> WHAT NEEDS TO BE DONE
Reproduce every line of the listing below exactly, but leave out the pictures.

(Spatial questions about scenes)
══════════

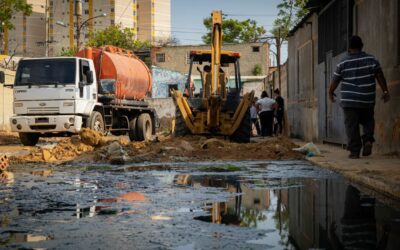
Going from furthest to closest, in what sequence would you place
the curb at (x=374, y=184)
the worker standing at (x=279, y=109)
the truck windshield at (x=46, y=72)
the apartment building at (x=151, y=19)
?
1. the apartment building at (x=151, y=19)
2. the worker standing at (x=279, y=109)
3. the truck windshield at (x=46, y=72)
4. the curb at (x=374, y=184)

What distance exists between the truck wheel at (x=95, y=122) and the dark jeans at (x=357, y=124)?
10158mm

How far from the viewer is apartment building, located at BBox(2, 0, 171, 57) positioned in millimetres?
118500

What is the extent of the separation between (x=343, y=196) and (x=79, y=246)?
3.50 m

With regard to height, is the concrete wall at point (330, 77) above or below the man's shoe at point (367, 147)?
above

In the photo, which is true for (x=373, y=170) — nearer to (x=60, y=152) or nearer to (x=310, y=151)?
(x=310, y=151)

══════════

> THE RESULT
Going from furthest to closest, in what sequence would you place
the curb at (x=374, y=184)
the worker standing at (x=279, y=109)
the truck windshield at (x=46, y=72)
the apartment building at (x=151, y=19)
?
1. the apartment building at (x=151, y=19)
2. the worker standing at (x=279, y=109)
3. the truck windshield at (x=46, y=72)
4. the curb at (x=374, y=184)

What distance exists between the truck wheel at (x=95, y=122) and the dark jeans at (x=357, y=124)?
10158mm

How far from the viewer is apartment building, located at BBox(2, 0, 171, 57) positioned in millimetres?
118500

What is the extent of the separation between (x=343, y=196) and (x=79, y=246)?
3.50 m

With regard to height, is the concrete wall at point (330, 77) above or below the man's shoe at point (367, 147)?
above

In the photo, which is true for (x=373, y=170) — nearer to (x=60, y=152) or nearer to (x=310, y=151)?
(x=310, y=151)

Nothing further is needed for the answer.